> _TO DO_:
Rewrite every line from the one containing "From where the" through the end of the entries, inclusive, as a Markdown table with the columns Row and Entry line. Leave out blank lines.

> _EXERCISE DATA_:
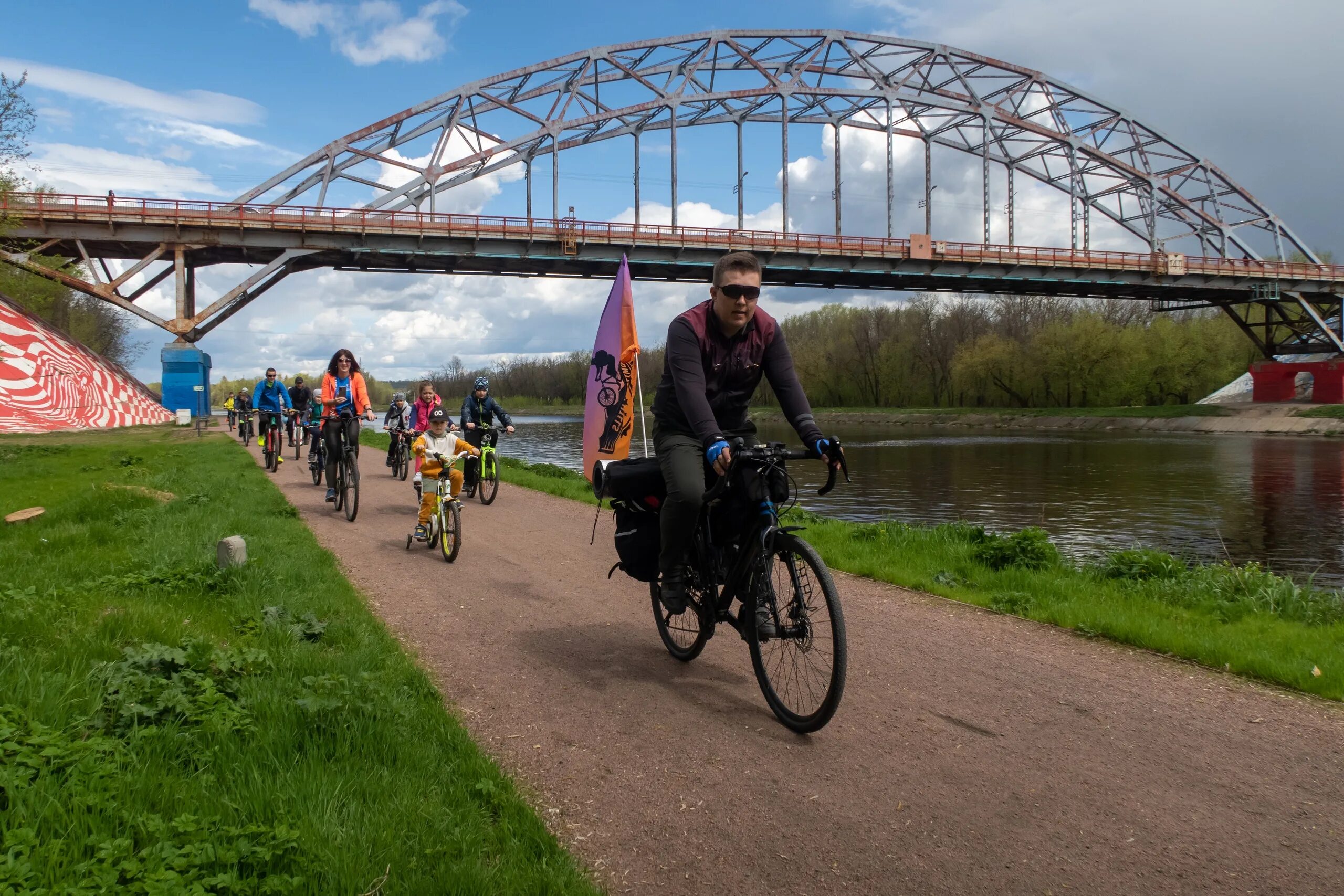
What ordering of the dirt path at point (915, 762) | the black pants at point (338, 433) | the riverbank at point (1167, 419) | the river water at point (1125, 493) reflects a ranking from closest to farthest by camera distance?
1. the dirt path at point (915, 762)
2. the black pants at point (338, 433)
3. the river water at point (1125, 493)
4. the riverbank at point (1167, 419)

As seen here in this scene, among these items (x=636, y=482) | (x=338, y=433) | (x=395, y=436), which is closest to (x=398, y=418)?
(x=395, y=436)

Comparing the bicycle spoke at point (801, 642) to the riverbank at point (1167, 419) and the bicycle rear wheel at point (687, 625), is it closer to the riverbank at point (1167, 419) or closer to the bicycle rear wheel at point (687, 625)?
the bicycle rear wheel at point (687, 625)

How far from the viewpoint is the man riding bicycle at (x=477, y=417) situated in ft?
43.9

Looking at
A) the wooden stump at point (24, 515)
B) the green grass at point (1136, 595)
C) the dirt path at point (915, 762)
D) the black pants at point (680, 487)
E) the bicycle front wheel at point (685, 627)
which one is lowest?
the green grass at point (1136, 595)

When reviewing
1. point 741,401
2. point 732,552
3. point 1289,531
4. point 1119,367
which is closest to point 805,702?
point 732,552

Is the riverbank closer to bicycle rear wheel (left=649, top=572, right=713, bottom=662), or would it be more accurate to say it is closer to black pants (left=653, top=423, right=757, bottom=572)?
bicycle rear wheel (left=649, top=572, right=713, bottom=662)

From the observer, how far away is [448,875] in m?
2.43

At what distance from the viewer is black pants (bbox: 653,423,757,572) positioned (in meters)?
4.06

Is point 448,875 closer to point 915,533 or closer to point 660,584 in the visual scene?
point 660,584

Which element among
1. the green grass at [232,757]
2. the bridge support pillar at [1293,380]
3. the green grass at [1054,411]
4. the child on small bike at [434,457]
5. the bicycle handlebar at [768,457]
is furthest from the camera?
the green grass at [1054,411]

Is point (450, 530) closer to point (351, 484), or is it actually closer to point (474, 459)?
point (351, 484)

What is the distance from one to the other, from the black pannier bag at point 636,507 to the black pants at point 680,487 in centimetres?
11

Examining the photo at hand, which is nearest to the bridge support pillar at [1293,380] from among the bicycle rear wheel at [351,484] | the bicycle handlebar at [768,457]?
the bicycle rear wheel at [351,484]

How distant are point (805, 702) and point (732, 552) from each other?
80cm
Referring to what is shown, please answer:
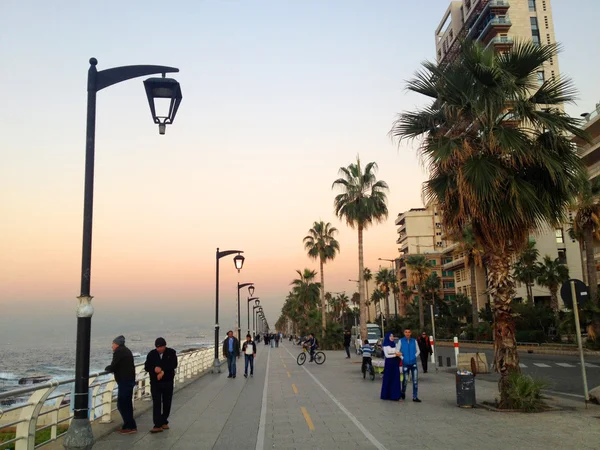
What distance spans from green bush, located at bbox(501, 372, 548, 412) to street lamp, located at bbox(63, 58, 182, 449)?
9.03m

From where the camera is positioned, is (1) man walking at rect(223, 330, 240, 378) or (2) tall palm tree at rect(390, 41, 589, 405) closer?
(2) tall palm tree at rect(390, 41, 589, 405)

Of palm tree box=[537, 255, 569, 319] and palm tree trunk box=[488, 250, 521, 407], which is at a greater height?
palm tree box=[537, 255, 569, 319]

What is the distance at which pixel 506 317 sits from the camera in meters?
12.8

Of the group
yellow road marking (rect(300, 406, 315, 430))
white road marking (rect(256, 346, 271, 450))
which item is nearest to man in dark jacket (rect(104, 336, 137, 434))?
white road marking (rect(256, 346, 271, 450))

> _OUTPUT OF THE EXERCISE_:
| Row | Entry line |
|---|---|
| 1 | From where the camera is positioned, is (1) man walking at rect(223, 330, 240, 378) or (2) tall palm tree at rect(390, 41, 589, 405) closer? |
| 2 | (2) tall palm tree at rect(390, 41, 589, 405) |
| 3 | Of palm tree box=[537, 255, 569, 319] and palm tree trunk box=[488, 250, 521, 407], which is at a greater height? |
| 4 | palm tree box=[537, 255, 569, 319] |
| 5 | What is the distance at which pixel 506 317 sits from the camera in meters? |
| 6 | 12.8 |
| 7 | Of the group |
| 8 | yellow road marking (rect(300, 406, 315, 430)) |
| 9 | white road marking (rect(256, 346, 271, 450)) |
| 10 | which item is nearest to man in dark jacket (rect(104, 336, 137, 434))? |
| 11 | white road marking (rect(256, 346, 271, 450)) |